TASK INSTRUCTIONS -
Look through the entries below, please, and copy every line with the word "clusters".

GIVEN DATA -

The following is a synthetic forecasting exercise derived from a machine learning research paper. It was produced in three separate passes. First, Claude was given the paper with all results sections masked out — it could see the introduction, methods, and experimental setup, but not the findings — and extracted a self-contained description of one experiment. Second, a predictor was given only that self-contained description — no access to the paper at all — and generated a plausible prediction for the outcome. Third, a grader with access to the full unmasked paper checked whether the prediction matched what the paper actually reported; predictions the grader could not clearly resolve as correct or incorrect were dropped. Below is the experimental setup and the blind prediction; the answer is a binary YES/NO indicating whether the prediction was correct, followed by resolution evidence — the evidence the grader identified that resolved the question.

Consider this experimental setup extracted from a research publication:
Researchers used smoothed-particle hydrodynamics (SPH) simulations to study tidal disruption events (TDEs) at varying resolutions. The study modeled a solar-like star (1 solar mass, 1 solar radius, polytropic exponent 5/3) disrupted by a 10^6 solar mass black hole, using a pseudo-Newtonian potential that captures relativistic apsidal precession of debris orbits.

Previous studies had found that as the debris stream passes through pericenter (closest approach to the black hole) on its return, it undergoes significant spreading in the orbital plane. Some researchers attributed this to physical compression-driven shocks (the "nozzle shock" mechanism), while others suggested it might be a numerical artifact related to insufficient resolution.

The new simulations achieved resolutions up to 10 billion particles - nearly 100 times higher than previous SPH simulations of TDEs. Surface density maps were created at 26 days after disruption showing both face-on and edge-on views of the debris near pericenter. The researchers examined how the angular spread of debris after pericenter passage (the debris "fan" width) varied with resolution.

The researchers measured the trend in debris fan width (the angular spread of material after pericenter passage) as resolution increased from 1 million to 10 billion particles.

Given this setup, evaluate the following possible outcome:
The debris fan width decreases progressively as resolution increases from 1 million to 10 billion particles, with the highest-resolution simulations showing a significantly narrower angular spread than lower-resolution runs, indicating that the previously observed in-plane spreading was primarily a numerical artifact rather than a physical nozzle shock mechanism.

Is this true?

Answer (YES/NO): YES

---

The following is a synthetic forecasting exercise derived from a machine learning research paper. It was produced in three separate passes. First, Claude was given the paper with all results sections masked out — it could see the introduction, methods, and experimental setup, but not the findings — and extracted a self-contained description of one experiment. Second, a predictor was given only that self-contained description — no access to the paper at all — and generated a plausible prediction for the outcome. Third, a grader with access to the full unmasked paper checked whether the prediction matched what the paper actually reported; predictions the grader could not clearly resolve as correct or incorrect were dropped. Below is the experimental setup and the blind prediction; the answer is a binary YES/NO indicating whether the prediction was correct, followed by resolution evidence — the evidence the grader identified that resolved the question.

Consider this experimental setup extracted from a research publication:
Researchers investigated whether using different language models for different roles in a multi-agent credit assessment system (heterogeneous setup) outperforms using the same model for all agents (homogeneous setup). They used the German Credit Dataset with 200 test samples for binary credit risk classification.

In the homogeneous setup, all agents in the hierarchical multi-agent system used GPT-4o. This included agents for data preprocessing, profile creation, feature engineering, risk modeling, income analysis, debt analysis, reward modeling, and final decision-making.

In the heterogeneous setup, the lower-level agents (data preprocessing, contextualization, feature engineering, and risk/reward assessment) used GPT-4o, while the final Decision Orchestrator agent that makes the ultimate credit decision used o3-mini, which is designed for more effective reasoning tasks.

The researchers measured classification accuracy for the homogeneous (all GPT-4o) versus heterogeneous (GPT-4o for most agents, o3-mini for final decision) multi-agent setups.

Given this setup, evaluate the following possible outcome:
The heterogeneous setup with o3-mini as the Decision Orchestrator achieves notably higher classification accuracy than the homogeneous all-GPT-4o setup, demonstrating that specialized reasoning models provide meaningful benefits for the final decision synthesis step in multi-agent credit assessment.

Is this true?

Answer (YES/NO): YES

---

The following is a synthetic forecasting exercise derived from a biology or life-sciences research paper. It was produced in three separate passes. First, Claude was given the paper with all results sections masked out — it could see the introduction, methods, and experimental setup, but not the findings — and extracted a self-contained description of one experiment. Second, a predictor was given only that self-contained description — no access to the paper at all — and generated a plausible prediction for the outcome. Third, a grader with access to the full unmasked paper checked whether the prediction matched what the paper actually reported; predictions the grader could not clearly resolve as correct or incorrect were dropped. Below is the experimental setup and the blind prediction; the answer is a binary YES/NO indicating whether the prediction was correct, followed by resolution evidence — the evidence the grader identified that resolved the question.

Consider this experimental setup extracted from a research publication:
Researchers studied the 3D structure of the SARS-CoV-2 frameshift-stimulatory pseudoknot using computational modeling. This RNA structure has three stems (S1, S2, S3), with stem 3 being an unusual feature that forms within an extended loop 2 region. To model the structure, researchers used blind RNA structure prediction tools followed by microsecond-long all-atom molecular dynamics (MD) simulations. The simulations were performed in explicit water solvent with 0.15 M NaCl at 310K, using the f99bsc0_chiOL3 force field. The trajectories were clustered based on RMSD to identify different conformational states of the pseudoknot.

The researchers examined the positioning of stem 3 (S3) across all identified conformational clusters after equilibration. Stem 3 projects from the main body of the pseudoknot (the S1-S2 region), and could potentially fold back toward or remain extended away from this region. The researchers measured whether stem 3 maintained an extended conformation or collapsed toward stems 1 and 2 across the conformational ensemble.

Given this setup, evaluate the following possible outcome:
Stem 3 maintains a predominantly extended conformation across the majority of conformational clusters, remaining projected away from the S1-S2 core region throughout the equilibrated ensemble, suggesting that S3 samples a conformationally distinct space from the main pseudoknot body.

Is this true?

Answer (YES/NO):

RESULT OF THE TASK -
The researchers examined the positioning of stem 3 (S3) across all identified conformational clusters after equilibration. Stem 3 projects from the main body of the pseudoknot (the S1-S2 region), and could potentially fold back toward or remain extended away from this region. The researchers measured whether stem 3 maintained an extended conformation or collapsed toward stems 1 and 2 across the conformational ensemble.
Stem 3 maintains a predominantly extended conformation across the majority of conformational clusters, remaining projected away from the S1-S2 core region throughout the equilibrated ensemble, suggesting that S3 samples a conformationally distinct space from the main pseudoknot body.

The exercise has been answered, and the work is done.